“An’ ye did it too without an aim, for you had both eyes tight shut at the time,” remarked Fergus. “Iss that the way they teach ye to shoot at sea?”
“In course it is,” replied Jenkins, gravely. “That’s the beauty o’ the blunderbuss. There’s no chance o’ missin’, so what ’ud be the use o’ keepin’ yer eyes open, excep’ to get ’em filled wi’ smoke. You’ve on’y got to point straight, an’ blaze away.”
“I did not know that you use the blunderbuss in your ships at all,” said Dechamp, with a look of assumed simplicity.

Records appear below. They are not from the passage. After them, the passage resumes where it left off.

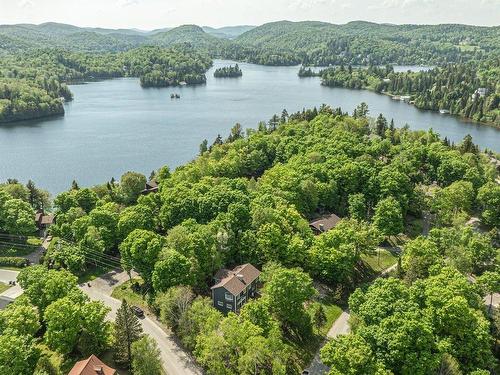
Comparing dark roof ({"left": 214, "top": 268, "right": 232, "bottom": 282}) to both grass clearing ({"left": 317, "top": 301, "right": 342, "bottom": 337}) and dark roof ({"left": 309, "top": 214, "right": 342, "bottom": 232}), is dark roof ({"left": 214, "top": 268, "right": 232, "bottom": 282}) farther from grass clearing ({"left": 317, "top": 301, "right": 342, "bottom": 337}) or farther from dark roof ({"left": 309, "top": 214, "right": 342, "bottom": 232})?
dark roof ({"left": 309, "top": 214, "right": 342, "bottom": 232})

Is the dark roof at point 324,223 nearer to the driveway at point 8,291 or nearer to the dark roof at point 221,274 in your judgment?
the dark roof at point 221,274

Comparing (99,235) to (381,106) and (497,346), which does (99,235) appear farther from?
(381,106)

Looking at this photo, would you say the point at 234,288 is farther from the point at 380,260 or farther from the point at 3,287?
the point at 3,287

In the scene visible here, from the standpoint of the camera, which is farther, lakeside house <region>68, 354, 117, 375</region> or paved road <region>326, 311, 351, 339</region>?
paved road <region>326, 311, 351, 339</region>

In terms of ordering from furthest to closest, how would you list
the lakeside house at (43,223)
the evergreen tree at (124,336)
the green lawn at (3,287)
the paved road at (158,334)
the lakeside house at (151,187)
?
the lakeside house at (151,187) → the lakeside house at (43,223) → the green lawn at (3,287) → the paved road at (158,334) → the evergreen tree at (124,336)

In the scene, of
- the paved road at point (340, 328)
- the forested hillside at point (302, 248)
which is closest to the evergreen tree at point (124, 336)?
the forested hillside at point (302, 248)

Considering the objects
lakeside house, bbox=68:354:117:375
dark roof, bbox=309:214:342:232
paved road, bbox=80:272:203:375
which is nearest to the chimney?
paved road, bbox=80:272:203:375

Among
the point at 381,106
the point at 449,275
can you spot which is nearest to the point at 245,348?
the point at 449,275

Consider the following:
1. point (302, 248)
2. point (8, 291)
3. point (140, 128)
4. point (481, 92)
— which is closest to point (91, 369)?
point (8, 291)
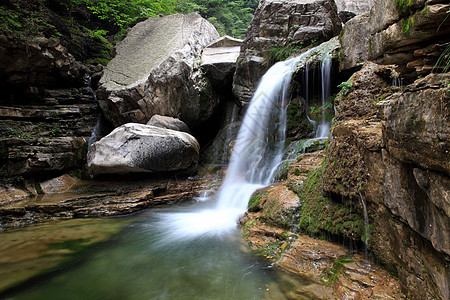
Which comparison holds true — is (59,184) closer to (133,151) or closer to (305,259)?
(133,151)

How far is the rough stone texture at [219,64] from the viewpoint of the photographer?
1091 cm

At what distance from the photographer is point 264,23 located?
10336 mm

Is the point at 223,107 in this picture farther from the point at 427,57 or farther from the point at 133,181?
the point at 427,57

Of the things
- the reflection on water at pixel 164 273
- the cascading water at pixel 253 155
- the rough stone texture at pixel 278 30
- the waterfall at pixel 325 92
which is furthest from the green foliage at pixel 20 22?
the waterfall at pixel 325 92

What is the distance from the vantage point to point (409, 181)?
2137 millimetres

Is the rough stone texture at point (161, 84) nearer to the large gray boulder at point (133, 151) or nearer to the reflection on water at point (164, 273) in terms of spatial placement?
the large gray boulder at point (133, 151)

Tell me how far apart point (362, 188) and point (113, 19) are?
1742 cm

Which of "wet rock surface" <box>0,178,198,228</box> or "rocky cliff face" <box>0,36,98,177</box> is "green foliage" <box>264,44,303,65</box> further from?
"rocky cliff face" <box>0,36,98,177</box>

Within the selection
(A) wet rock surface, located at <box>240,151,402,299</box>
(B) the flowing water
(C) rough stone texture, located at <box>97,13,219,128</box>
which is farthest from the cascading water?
(C) rough stone texture, located at <box>97,13,219,128</box>

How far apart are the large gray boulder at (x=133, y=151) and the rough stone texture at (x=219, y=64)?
442 centimetres

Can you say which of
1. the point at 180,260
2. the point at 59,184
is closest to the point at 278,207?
the point at 180,260

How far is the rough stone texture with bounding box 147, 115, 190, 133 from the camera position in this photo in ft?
31.6

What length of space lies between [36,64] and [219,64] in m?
7.35

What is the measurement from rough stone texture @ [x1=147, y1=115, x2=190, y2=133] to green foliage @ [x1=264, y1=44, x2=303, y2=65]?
15.1 feet
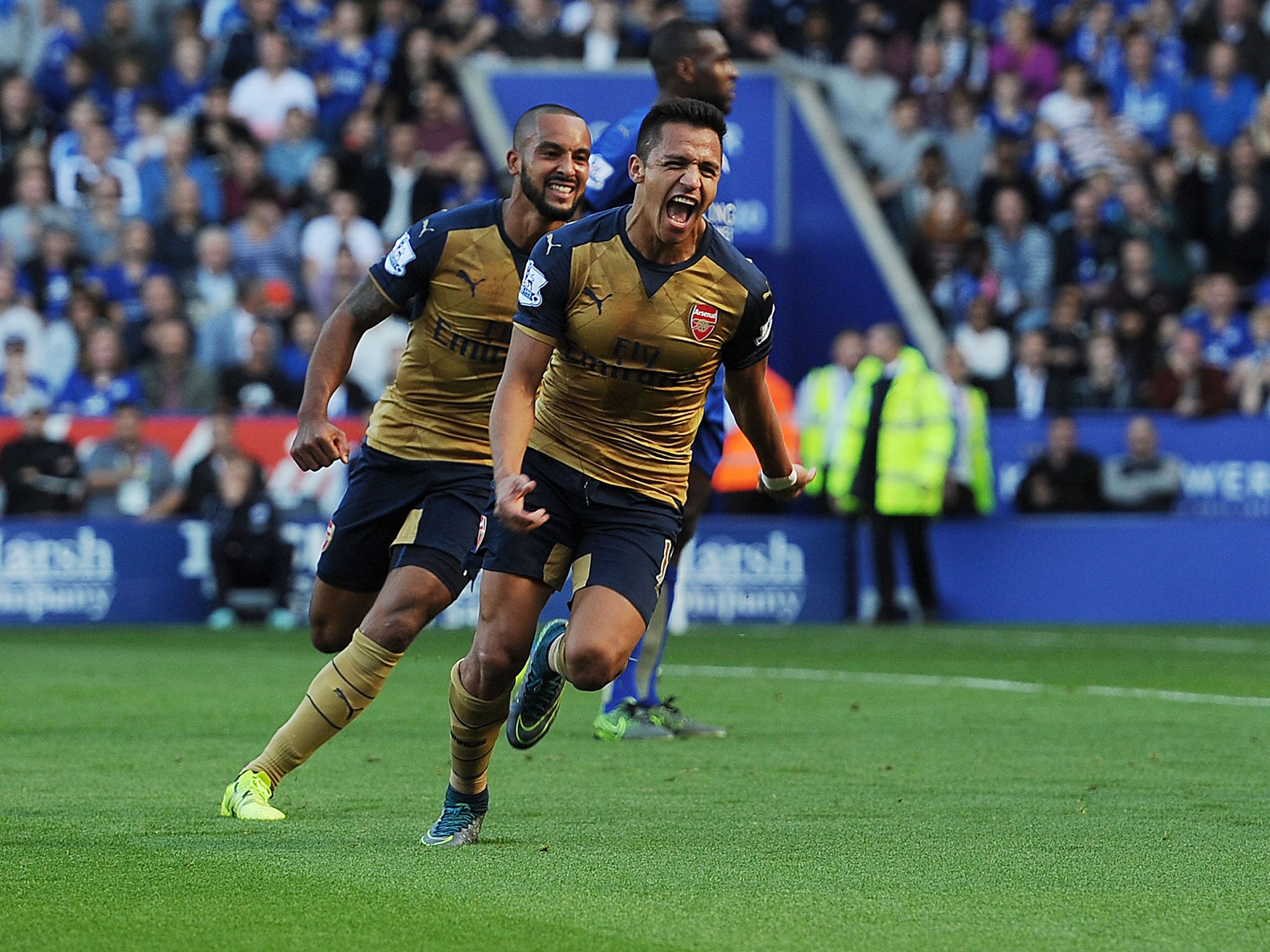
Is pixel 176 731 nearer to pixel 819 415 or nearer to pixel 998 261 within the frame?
pixel 819 415

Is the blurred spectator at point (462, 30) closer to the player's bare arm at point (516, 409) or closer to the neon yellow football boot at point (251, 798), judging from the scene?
the neon yellow football boot at point (251, 798)

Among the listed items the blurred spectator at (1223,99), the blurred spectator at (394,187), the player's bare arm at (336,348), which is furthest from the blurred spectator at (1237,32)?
the player's bare arm at (336,348)

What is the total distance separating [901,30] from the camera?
2131cm

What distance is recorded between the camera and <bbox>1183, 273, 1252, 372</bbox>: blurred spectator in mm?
18375

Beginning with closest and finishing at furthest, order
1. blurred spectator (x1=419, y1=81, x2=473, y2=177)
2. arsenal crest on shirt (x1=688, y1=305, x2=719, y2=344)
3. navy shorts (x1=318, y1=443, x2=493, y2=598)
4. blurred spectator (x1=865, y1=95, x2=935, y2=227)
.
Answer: arsenal crest on shirt (x1=688, y1=305, x2=719, y2=344) < navy shorts (x1=318, y1=443, x2=493, y2=598) < blurred spectator (x1=419, y1=81, x2=473, y2=177) < blurred spectator (x1=865, y1=95, x2=935, y2=227)

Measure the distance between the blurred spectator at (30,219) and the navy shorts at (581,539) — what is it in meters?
13.1

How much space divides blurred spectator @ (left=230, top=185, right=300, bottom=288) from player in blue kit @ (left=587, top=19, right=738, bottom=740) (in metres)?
8.97

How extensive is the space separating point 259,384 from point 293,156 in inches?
126

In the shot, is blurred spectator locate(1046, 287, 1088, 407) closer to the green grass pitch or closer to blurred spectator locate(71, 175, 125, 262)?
the green grass pitch

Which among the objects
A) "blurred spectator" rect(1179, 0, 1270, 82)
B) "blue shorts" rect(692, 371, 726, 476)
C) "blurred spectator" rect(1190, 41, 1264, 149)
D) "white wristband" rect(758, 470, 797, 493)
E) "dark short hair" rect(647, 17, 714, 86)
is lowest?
"blue shorts" rect(692, 371, 726, 476)

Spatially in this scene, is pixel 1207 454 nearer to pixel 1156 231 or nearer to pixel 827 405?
pixel 1156 231

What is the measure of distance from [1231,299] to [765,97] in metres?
4.46

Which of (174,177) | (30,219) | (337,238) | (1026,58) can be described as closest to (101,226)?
(30,219)

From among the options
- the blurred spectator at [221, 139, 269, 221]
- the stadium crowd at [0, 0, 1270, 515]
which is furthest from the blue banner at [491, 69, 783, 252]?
the blurred spectator at [221, 139, 269, 221]
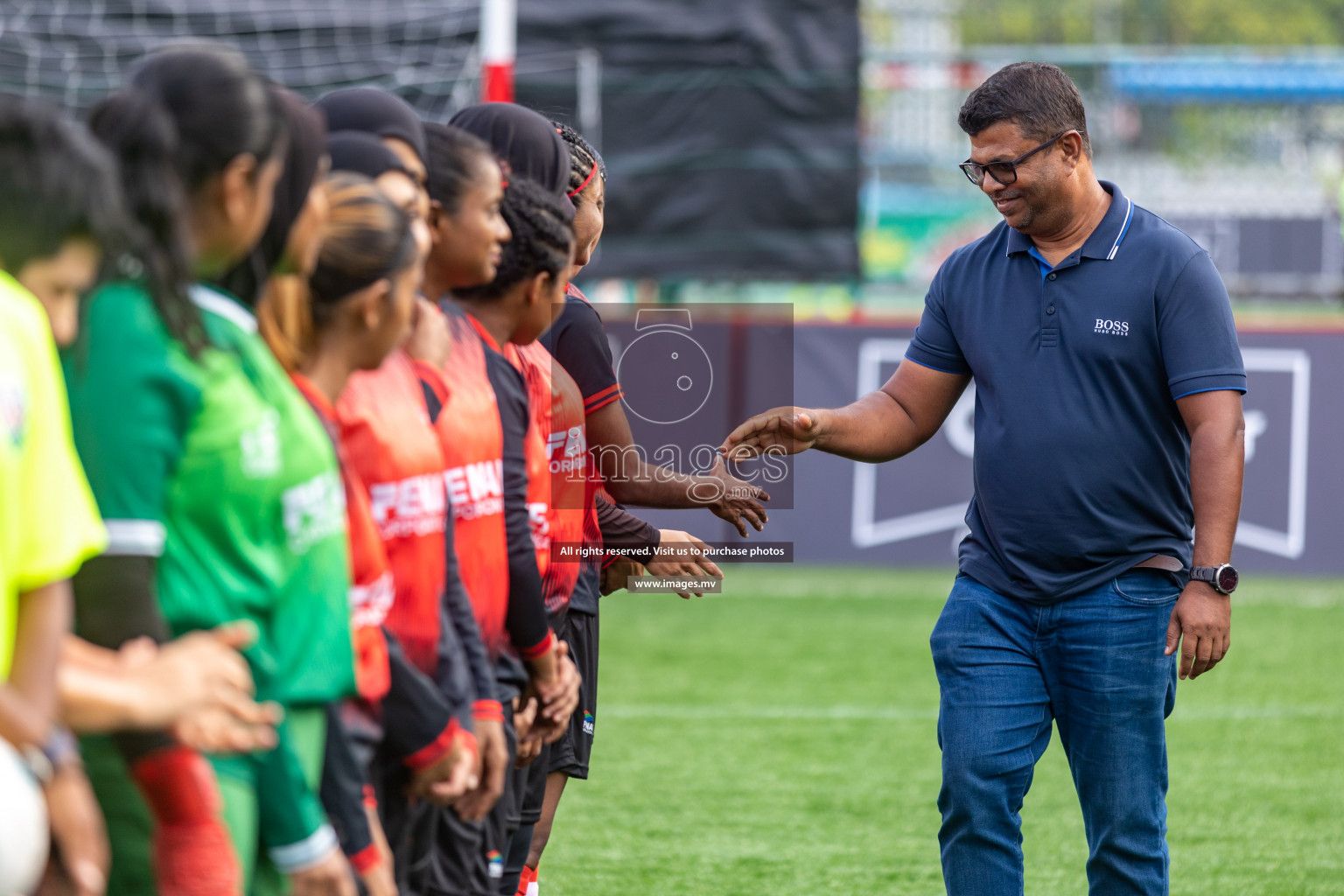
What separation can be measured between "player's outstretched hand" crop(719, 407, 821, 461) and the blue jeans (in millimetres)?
755

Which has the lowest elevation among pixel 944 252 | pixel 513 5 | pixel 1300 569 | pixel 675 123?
pixel 1300 569

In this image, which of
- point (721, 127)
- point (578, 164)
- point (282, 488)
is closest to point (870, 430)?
point (578, 164)

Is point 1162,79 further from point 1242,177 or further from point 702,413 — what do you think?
point 702,413

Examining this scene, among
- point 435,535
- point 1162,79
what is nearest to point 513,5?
point 435,535

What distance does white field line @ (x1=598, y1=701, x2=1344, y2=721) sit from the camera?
302 inches

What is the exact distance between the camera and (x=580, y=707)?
4500mm

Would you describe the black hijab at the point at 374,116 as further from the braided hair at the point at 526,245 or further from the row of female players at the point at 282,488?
the braided hair at the point at 526,245

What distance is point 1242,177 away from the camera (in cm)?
2147

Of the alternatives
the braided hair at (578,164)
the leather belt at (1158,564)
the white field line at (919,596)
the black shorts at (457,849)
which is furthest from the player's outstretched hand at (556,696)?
the white field line at (919,596)

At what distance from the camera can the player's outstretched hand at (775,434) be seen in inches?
175

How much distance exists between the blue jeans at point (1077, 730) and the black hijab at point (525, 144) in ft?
5.38

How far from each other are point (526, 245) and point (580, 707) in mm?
1586

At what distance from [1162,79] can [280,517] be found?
21.6m

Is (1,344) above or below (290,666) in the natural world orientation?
above
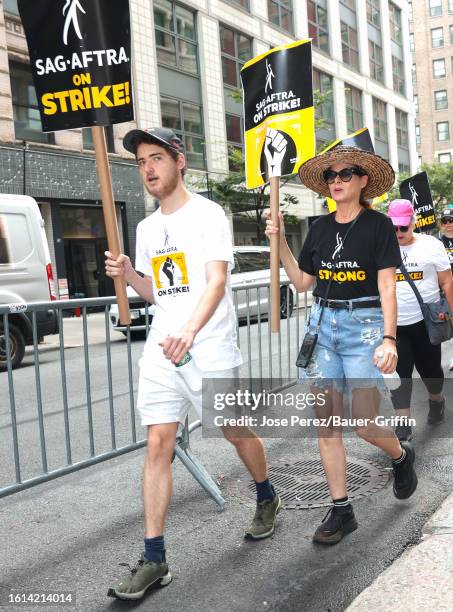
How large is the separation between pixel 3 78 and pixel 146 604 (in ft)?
56.9

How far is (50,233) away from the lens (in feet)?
63.3

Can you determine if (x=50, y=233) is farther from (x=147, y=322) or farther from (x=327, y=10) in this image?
(x=327, y=10)

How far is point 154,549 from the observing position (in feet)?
9.49

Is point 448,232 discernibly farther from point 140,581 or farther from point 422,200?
point 140,581

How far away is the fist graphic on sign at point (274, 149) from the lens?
15.5ft

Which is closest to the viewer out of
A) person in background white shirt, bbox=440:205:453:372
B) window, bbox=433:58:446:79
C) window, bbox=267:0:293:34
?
person in background white shirt, bbox=440:205:453:372

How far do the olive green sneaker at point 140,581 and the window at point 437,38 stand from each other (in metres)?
73.3

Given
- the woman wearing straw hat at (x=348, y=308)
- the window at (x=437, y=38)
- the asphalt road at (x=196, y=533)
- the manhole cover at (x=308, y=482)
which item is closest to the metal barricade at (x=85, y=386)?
the asphalt road at (x=196, y=533)

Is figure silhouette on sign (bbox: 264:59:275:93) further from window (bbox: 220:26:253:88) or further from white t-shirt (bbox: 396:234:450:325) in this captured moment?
window (bbox: 220:26:253:88)

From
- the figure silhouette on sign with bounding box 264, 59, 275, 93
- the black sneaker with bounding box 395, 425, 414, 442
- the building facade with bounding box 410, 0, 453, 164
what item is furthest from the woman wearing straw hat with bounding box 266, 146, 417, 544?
the building facade with bounding box 410, 0, 453, 164

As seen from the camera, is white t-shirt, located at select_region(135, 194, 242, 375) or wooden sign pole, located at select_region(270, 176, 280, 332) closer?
white t-shirt, located at select_region(135, 194, 242, 375)

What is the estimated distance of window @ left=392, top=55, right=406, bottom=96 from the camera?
41.1 meters

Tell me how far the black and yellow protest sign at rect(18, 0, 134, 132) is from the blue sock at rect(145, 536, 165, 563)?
204 cm

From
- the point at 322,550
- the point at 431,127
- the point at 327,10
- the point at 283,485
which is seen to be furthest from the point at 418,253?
the point at 431,127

“Ho yes, they do,” said Jenkins, squinting down the bell-mouthed barrel, as if to see that the touch-hole was clear. “Aboard o’ one man-o’-war that I sailed in after pirates in the China seas, we had a blunderbuss company. The first-leftenant, who was thought to be queer in his head, he got it up.
“The first time the company was ranged along the deck he gave the order to load with ball cartridges. There was twenty-six of us, all told.
“‘We’ve got no cartridges for ’em, sir,’ whispered the man nearest him.
“‘If you don’t obey orders,’ growled the leftenant ’tween his teeth, ‘I’ll have ye strung up for mutiny every man Jack of you—load!’ he repeated in a kind of a yell.
“We had our or’nary belts and pouches on, so we out wi’ the or’nary cartridges—some three, some four,—an’, biting off the ends, poured in the powder somehow, shoved in the balls anyhow, an’ rammed the whole consarn down.
“‘Present—fire!’ roared the leftenant.
“Bang! went the six an’ twenty blunderbusses, an’ when the smoke cleared away there was fourteen out o’ the twenty-six men flat on their backs. The rest o’ us was raither stunned, but hearty.